GOAL OF THE EXERCISE: Type out each entry exactly.

SUPPLIED ENTRIES:

•••

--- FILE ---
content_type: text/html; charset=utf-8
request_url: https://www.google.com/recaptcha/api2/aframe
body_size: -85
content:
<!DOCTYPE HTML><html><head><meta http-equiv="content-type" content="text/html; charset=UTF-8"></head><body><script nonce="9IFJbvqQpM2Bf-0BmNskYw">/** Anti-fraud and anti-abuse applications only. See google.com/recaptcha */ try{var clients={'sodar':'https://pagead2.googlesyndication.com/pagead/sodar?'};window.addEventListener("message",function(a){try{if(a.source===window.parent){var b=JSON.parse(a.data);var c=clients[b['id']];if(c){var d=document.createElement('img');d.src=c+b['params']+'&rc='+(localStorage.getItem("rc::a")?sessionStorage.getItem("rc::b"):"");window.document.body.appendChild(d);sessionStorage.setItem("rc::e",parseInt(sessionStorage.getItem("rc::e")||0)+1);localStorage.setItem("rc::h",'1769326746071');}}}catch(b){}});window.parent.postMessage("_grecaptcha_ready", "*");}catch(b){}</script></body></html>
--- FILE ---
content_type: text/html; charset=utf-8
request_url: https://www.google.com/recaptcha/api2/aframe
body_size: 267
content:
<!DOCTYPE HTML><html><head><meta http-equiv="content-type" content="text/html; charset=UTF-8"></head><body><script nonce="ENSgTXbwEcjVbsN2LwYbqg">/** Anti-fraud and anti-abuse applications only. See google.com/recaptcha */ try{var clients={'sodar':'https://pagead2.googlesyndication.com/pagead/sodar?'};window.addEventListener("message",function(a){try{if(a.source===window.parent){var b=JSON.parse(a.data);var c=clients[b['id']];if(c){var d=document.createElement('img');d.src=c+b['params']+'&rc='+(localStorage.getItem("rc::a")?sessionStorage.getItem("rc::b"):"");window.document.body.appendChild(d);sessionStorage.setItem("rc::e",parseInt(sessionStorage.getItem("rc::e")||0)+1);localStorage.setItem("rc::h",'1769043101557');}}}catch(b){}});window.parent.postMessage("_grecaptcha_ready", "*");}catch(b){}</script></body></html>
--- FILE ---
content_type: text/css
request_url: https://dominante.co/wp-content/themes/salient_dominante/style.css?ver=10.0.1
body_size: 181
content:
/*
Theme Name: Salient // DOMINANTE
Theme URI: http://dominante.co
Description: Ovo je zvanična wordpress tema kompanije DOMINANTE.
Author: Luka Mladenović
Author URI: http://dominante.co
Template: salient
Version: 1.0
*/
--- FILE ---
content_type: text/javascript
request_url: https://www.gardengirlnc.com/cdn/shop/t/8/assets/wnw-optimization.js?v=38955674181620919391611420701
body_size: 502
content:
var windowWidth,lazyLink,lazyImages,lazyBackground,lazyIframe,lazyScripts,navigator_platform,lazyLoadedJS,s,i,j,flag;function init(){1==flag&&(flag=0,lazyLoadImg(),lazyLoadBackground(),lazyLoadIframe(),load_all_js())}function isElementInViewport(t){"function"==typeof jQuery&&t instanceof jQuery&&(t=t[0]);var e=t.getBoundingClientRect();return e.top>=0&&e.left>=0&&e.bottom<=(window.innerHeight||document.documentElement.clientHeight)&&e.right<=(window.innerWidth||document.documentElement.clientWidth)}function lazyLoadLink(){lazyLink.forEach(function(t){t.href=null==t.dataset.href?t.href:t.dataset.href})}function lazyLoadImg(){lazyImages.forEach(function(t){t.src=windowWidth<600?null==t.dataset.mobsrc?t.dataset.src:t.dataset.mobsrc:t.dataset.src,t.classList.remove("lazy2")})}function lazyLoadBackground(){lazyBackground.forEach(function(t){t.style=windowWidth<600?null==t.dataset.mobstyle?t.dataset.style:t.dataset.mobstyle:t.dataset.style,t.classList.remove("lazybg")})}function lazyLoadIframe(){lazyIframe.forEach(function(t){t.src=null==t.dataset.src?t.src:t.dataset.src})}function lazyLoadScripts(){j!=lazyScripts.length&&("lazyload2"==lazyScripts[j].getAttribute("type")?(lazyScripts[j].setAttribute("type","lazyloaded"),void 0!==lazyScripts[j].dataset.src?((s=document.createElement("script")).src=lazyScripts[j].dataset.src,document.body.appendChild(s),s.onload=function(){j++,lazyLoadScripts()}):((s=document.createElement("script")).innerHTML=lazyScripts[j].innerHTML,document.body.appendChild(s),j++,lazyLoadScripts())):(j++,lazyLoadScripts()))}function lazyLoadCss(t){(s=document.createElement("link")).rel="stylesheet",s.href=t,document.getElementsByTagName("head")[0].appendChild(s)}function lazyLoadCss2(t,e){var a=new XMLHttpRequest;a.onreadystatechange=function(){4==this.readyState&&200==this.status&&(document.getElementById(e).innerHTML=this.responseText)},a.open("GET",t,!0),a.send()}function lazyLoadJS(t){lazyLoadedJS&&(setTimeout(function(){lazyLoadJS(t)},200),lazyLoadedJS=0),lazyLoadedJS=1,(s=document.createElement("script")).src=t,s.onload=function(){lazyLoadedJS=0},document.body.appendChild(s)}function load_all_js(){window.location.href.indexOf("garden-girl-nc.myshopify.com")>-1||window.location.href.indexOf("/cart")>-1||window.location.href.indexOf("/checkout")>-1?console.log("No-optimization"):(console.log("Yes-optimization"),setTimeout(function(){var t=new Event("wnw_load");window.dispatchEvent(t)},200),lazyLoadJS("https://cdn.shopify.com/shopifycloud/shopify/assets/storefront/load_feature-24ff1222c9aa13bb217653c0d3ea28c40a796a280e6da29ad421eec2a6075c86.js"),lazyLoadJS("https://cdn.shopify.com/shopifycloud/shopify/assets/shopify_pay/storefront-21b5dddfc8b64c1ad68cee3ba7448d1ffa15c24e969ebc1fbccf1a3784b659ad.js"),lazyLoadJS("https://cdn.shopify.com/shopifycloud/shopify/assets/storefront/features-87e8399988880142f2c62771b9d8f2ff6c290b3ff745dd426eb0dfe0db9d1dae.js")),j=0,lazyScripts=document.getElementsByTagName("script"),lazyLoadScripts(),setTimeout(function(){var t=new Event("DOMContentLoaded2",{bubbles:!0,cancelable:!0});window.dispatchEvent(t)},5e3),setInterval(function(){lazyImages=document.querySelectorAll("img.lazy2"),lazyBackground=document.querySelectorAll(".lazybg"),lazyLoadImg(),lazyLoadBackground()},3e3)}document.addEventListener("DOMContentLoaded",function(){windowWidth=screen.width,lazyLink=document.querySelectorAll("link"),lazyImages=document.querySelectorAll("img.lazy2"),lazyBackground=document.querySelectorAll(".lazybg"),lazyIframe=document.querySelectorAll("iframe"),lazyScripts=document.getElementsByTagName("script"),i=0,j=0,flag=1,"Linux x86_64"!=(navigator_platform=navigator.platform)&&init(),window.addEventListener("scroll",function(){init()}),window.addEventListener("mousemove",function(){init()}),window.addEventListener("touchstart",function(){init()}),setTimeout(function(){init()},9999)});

•••

ANSWER SECTION:
--- FILE ---
content_type: text/html; charset=utf-8
request_url: https://www.google.com/recaptcha/api2/aframe
body_size: -85
content:
<!DOCTYPE HTML><html><head><meta http-equiv="content-type" content="text/html; charset=UTF-8"></head><body><script nonce="9IFJbvqQpM2Bf-0BmNskYw">/** Anti-fraud and anti-abuse applications only. See google.com/recaptcha */ try{var clients={'sodar':'https://pagead2.googlesyndication.com/pagead/sodar?'};window.addEventListener("message",function(a){try{if(a.source===window.parent){var b=JSON.parse(a.data);var c=clients[b['id']];if(c){var d=document.createElement('img');d.src=c+b['params']+'&rc='+(localStorage.getItem("rc::a")?sessionStorage.getItem("rc::b"):"");window.document.body.appendChild(d);sessionStorage.setItem("rc::e",parseInt(sessionStorage.getItem("rc::e")||0)+1);localStorage.setItem("rc::h",'1769326746071');}}}catch(b){}});window.parent.postMessage("_grecaptcha_ready", "*");}catch(b){}</script></body></html>
--- FILE ---
content_type: text/html; charset=utf-8
request_url: https://www.google.com/recaptcha/api2/aframe
body_size: 267
content:
<!DOCTYPE HTML><html><head><meta http-equiv="content-type" content="text/html; charset=UTF-8"></head><body><script nonce="ENSgTXbwEcjVbsN2LwYbqg">/** Anti-fraud and anti-abuse applications only. See google.com/recaptcha */ try{var clients={'sodar':'https://pagead2.googlesyndication.com/pagead/sodar?'};window.addEventListener("message",function(a){try{if(a.source===window.parent){var b=JSON.parse(a.data);var c=clients[b['id']];if(c){var d=document.createElement('img');d.src=c+b['params']+'&rc='+(localStorage.getItem("rc::a")?sessionStorage.getItem("rc::b"):"");window.document.body.appendChild(d);sessionStorage.setItem("rc::e",parseInt(sessionStorage.getItem("rc::e")||0)+1);localStorage.setItem("rc::h",'1769043101557');}}}catch(b){}});window.parent.postMessage("_grecaptcha_ready", "*");}catch(b){}</script></body></html>
--- FILE ---
content_type: text/css
request_url: https://dominante.co/wp-content/themes/salient_dominante/style.css?ver=10.0.1
body_size: 181
content:
/*
Theme Name: Salient // DOMINANTE
Theme URI: http://dominante.co
Description: Ovo je zvanična wordpress tema kompanije DOMINANTE.
Author: Luka Mladenović
Author URI: http://dominante.co
Template: salient
Version: 1.0
*/
--- FILE ---
content_type: text/javascript
request_url: https://www.gardengirlnc.com/cdn/shop/t/8/assets/wnw-optimization.js?v=38955674181620919391611420701
body_size: 502
content:
var windowWidth,lazyLink,lazyImages,lazyBackground,lazyIframe,lazyScripts,navigator_platform,lazyLoadedJS,s,i,j,flag;function init(){1==flag&&(flag=0,lazyLoadImg(),lazyLoadBackground(),lazyLoadIframe(),load_all_js())}function isElementInViewport(t){"function"==typeof jQuery&&t instanceof jQuery&&(t=t[0]);var e=t.getBoundingClientRect();return e.top>=0&&e.left>=0&&e.bottom<=(window.innerHeight||document.documentElement.clientHeight)&&e.right<=(window.innerWidth||document.documentElement.clientWidth)}function lazyLoadLink(){lazyLink.forEach(function(t){t.href=null==t.dataset.href?t.href:t.dataset.href})}function lazyLoadImg(){lazyImages.forEach(function(t){t.src=windowWidth<600?null==t.dataset.mobsrc?t.dataset.src:t.dataset.mobsrc:t.dataset.src,t.classList.remove("lazy2")})}function lazyLoadBackground(){lazyBackground.forEach(function(t){t.style=windowWidth<600?null==t.dataset.mobstyle?t.dataset.style:t.dataset.mobstyle:t.dataset.style,t.classList.remove("lazybg")})}function lazyLoadIframe(){lazyIframe.forEach(function(t){t.src=null==t.dataset.src?t.src:t.dataset.src})}function lazyLoadScripts(){j!=lazyScripts.length&&("lazyload2"==lazyScripts[j].getAttribute("type")?(lazyScripts[j].setAttribute("type","lazyloaded"),void 0!==lazyScripts[j].dataset.src?((s=document.createElement("script")).src=lazyScripts[j].dataset.src,document.body.appendChild(s),s.onload=function(){j++,lazyLoadScripts()}):((s=document.createElement("script")).innerHTML=lazyScripts[j].innerHTML,document.body.appendChild(s),j++,lazyLoadScripts())):(j++,lazyLoadScripts()))}function lazyLoadCss(t){(s=document.createElement("link")).rel="stylesheet",s.href=t,document.getElementsByTagName("head")[0].appendChild(s)}function lazyLoadCss2(t,e){var a=new XMLHttpRequest;a.onreadystatechange=function(){4==this.readyState&&200==this.status&&(document.getElementById(e).innerHTML=this.responseText)},a.open("GET",t,!0),a.send()}function lazyLoadJS(t){lazyLoadedJS&&(setTimeout(function(){lazyLoadJS(t)},200),lazyLoadedJS=0),lazyLoadedJS=1,(s=document.createElement("script")).src=t,s.onload=function(){lazyLoadedJS=0},document.body.appendChild(s)}function load_all_js(){window.location.href.indexOf("garden-girl-nc.myshopify.com")>-1||window.location.href.indexOf("/cart")>-1||window.location.href.indexOf("/checkout")>-1?console.log("No-optimization"):(console.log("Yes-optimization"),setTimeout(function(){var t=new Event("wnw_load");window.dispatchEvent(t)},200),lazyLoadJS("https://cdn.shopify.com/shopifycloud/shopify/assets/storefront/load_feature-24ff1222c9aa13bb217653c0d3ea28c40a796a280e6da29ad421eec2a6075c86.js"),lazyLoadJS("https://cdn.shopify.com/shopifycloud/shopify/assets/shopify_pay/storefront-21b5dddfc8b64c1ad68cee3ba7448d1ffa15c24e969ebc1fbccf1a3784b659ad.js"),lazyLoadJS("https://cdn.shopify.com/shopifycloud/shopify/assets/storefront/features-87e8399988880142f2c62771b9d8f2ff6c290b3ff745dd426eb0dfe0db9d1dae.js")),j=0,lazyScripts=document.getElementsByTagName("script"),lazyLoadScripts(),setTimeout(function(){var t=new Event("DOMContentLoaded2",{bubbles:!0,cancelable:!0});window.dispatchEvent(t)},5e3),setInterval(function(){lazyImages=document.querySelectorAll("img.lazy2"),lazyBackground=document.querySelectorAll(".lazybg"),lazyLoadImg(),lazyLoadBackground()},3e3)}document.addEventListener("DOMContentLoaded",function(){windowWidth=screen.width,lazyLink=document.querySelectorAll("link"),lazyImages=document.querySelectorAll("img.lazy2"),lazyBackground=document.querySelectorAll(".lazybg"),lazyIframe=document.querySelectorAll("iframe"),lazyScripts=document.getElementsByTagName("script"),i=0,j=0,flag=1,"Linux x86_64"!=(navigator_platform=navigator.platform)&&init(),window.addEventListener("scroll",function(){init()}),window.addEventListener("mousemove",function(){init()}),window.addEventListener("touchstart",function(){init()}),setTimeout(function(){init()},9999)});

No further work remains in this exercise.